===== Record extracts =====

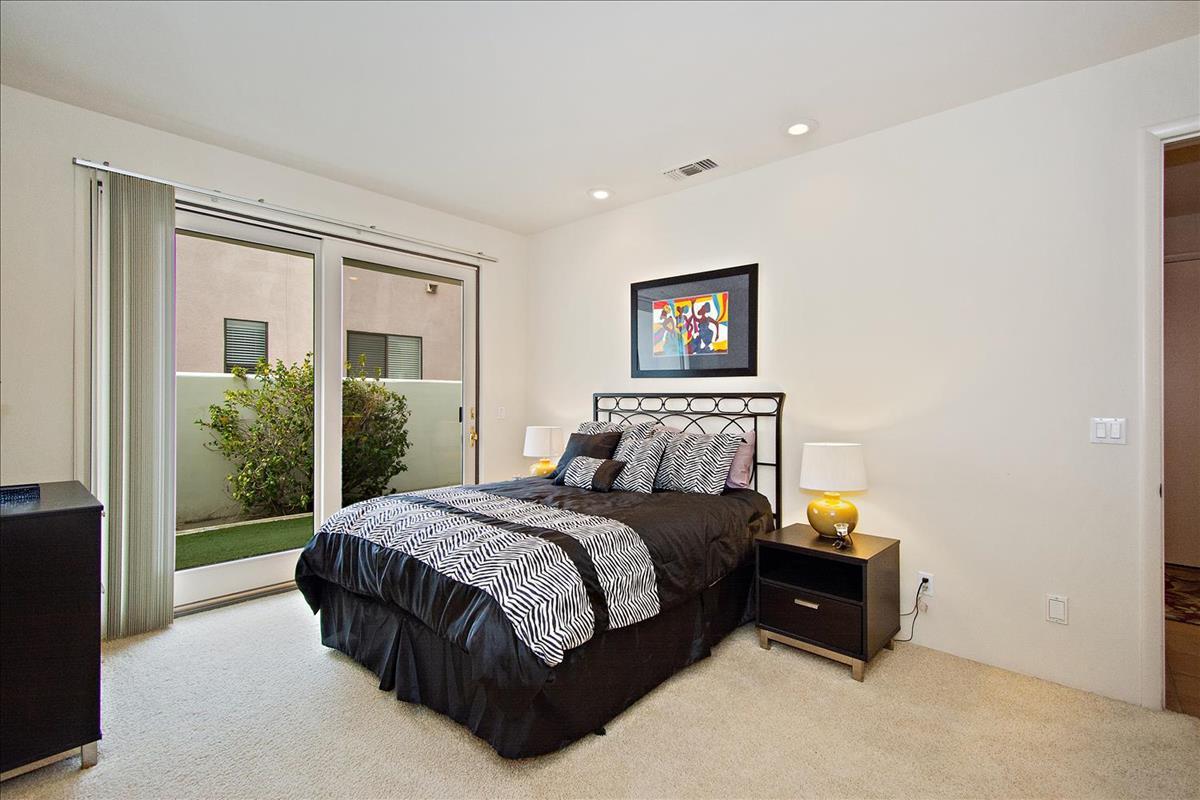 30-Bedroom_2(1).jpg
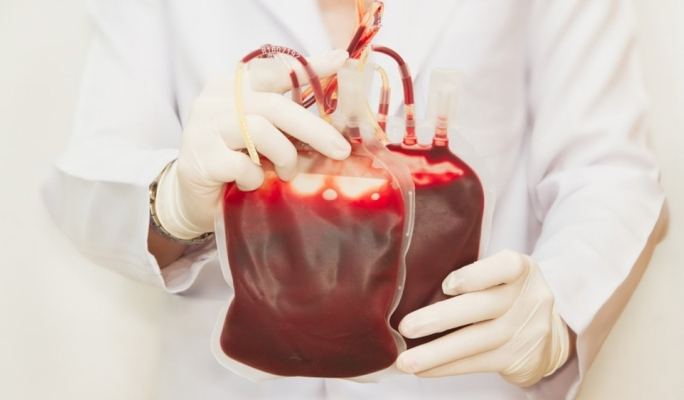 Malta will allow gay men to donate blood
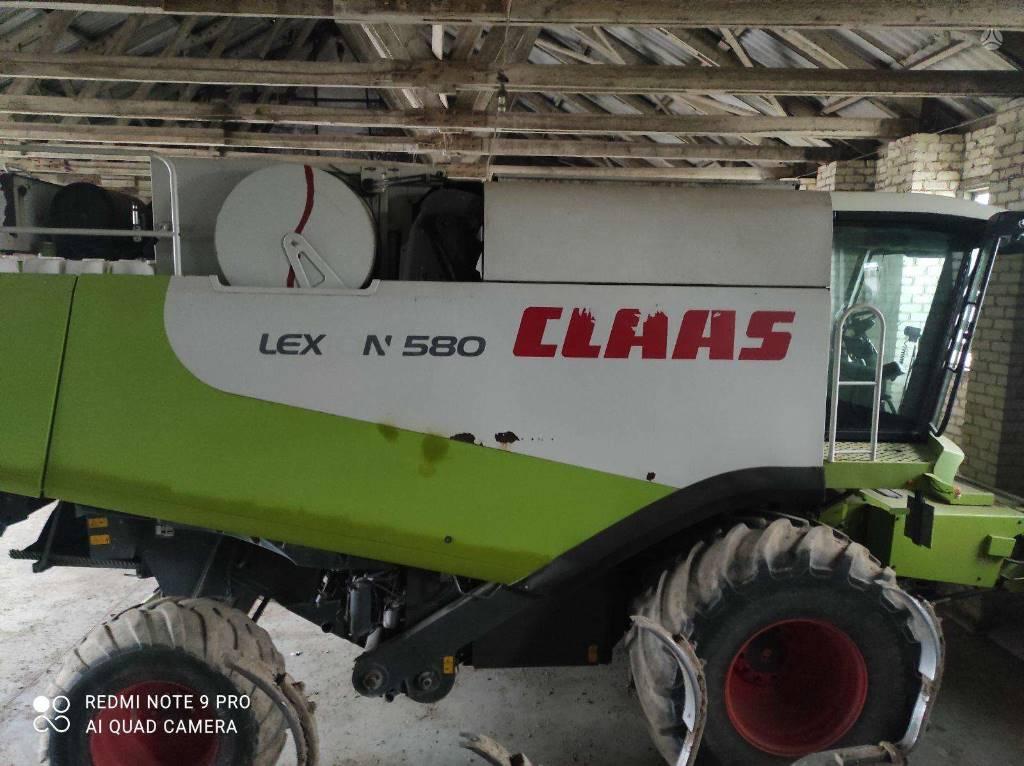 CLAAS Lexion 580, Leikkuupuimurit, Maatalouskoneet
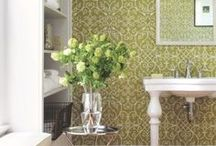Bold and Beautiful Patterns / by American Standard Brands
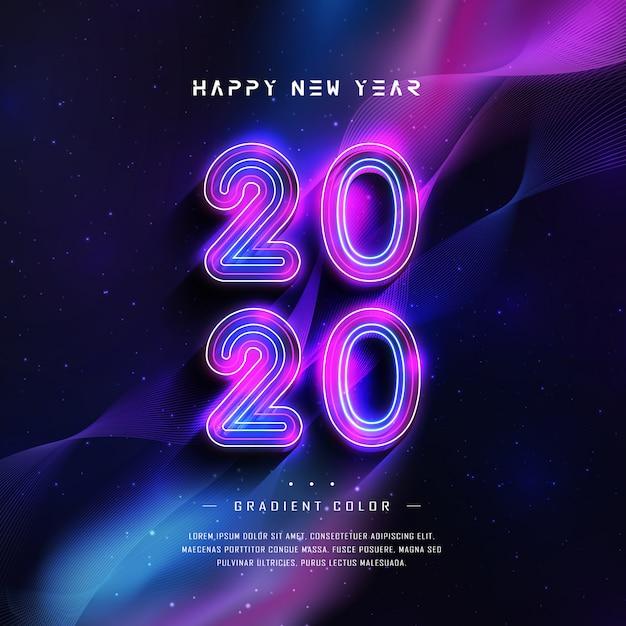 Frohes neues jahr 2020 grußkarte mit farbverlauf neon-effekt Premium Vektoren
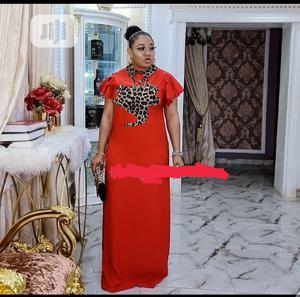 Classy Ladies Gowns | Clothing for sale in Lagos State, Yaba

=====

Transcribe every entry word for word, but omit the pictures.

 30-Bedroom_2(1).jpg
 Malta will allow gay men to donate blood
 CLAAS Lexion 580, Leikkuupuimurit, Maatalouskoneet
Bold and Beautiful Patterns / by American Standard Brands
 Frohes neues jahr 2020 grußkarte mit farbverlauf neon-effekt Premium Vektoren
 Classy Ladies Gowns | Clothing for sale in Lagos State, Yaba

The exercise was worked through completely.